To be done:
Please name the two grounds on which the trial court dismissed the prisoner's claim, according to the passage about the Massachusetts prison food lawsuit.

Passage provided:

On September 20, 2021, the Appeals Court of Massachusetts reversed a lower court’s decision to dismiss a lawsuit brought by a prisoner challenging frequent food substitutions at Massachusetts Correctional Institute in Norfolk, as well as the lack of a food substitution policy in the Massachusetts prison system.

The prisoner, Timothy Braley, filed suit pro se in a state superior court alleging that William Bates, the prison’s former food service director, routinely substituted menu items with others of inferior nutritional value. Citing the food service policy of the state Department of Corrections (DOC), 103 DOC 760.00 (2016), Braley argued he was deprived of “nutritionally adequate meals” which follow DOC menus and recipes or “approved departmental substitution guidelines”—guidelines, he noted, that DOC had never issued.

The trial court dismissed Braley’s claim, both for failure to exhaust his administrative remedies and for his lack of standing to challenge DOC policy. Finding both reasons wrong, the appeals court reversed that decision. See: Braley v. Bates, 93 Mass. App. Ct. 1117, 104 N.E.3d 686 (2018).

Recorded information:
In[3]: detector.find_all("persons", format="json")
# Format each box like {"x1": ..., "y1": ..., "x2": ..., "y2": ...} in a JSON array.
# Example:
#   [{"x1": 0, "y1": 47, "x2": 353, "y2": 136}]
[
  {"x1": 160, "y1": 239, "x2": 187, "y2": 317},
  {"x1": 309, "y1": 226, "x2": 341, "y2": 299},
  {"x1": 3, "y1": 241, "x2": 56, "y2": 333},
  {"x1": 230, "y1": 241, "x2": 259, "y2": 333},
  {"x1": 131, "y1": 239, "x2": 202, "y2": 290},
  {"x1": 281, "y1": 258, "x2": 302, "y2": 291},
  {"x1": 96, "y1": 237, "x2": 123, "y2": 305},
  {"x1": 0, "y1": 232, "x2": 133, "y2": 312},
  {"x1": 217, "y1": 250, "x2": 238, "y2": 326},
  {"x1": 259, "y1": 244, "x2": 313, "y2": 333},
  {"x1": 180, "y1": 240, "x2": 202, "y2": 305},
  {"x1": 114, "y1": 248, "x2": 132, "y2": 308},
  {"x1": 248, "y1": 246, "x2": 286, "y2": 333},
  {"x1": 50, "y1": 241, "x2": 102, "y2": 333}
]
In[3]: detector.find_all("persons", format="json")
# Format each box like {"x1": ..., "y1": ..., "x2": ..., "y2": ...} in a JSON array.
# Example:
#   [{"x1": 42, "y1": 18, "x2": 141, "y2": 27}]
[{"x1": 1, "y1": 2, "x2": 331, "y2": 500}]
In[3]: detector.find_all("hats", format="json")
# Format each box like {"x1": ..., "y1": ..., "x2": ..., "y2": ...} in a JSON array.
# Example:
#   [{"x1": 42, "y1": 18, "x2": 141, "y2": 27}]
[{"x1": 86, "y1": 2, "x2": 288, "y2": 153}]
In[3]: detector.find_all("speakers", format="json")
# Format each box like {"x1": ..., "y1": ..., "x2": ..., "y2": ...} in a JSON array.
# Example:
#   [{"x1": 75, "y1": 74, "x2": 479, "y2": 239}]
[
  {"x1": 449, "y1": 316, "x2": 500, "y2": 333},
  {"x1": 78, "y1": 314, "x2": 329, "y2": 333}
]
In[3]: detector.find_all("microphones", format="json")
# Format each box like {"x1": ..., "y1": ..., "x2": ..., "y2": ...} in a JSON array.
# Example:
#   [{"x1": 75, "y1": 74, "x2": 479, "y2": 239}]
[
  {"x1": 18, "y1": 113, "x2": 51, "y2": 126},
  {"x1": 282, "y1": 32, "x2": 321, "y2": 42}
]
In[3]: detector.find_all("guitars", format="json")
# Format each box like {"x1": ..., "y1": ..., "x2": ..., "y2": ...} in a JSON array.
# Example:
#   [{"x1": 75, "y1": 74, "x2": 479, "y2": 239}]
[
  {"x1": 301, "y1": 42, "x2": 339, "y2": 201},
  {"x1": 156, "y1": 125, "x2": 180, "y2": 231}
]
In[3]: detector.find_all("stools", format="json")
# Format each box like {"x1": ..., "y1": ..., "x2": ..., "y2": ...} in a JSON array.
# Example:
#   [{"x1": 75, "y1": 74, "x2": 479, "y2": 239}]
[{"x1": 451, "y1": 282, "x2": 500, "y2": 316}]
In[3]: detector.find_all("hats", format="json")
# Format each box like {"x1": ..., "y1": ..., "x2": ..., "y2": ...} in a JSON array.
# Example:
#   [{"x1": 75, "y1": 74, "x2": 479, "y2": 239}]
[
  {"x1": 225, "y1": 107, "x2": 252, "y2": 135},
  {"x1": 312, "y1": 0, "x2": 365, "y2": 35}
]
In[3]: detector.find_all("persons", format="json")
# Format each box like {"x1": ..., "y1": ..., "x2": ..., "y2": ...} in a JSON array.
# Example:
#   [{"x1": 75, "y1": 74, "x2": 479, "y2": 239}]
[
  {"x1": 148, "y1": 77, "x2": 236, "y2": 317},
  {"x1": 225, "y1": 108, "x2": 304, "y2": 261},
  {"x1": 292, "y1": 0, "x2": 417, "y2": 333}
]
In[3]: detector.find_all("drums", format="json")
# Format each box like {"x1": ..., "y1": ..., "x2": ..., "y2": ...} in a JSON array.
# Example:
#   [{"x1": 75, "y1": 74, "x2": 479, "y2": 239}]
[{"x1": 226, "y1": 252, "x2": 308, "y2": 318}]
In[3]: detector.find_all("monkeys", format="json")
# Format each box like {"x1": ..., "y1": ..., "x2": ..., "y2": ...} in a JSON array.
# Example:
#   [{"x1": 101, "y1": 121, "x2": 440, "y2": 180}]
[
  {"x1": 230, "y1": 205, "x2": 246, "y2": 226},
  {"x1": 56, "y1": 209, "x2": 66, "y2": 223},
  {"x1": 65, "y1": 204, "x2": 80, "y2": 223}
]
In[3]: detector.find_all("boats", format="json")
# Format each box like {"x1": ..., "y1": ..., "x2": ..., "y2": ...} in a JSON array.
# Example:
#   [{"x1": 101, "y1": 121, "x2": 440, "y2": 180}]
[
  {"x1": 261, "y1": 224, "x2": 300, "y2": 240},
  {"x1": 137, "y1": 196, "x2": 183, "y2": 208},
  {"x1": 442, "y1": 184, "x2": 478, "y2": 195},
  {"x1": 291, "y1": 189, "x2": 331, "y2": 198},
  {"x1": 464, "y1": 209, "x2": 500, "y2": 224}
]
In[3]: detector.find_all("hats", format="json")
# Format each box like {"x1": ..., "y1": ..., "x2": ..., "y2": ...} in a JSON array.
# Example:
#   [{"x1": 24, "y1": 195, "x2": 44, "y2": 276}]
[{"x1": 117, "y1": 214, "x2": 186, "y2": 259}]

The reply:
He had failed to exhaust his administrative remedies, and he lacked standing to challenge DOC policy.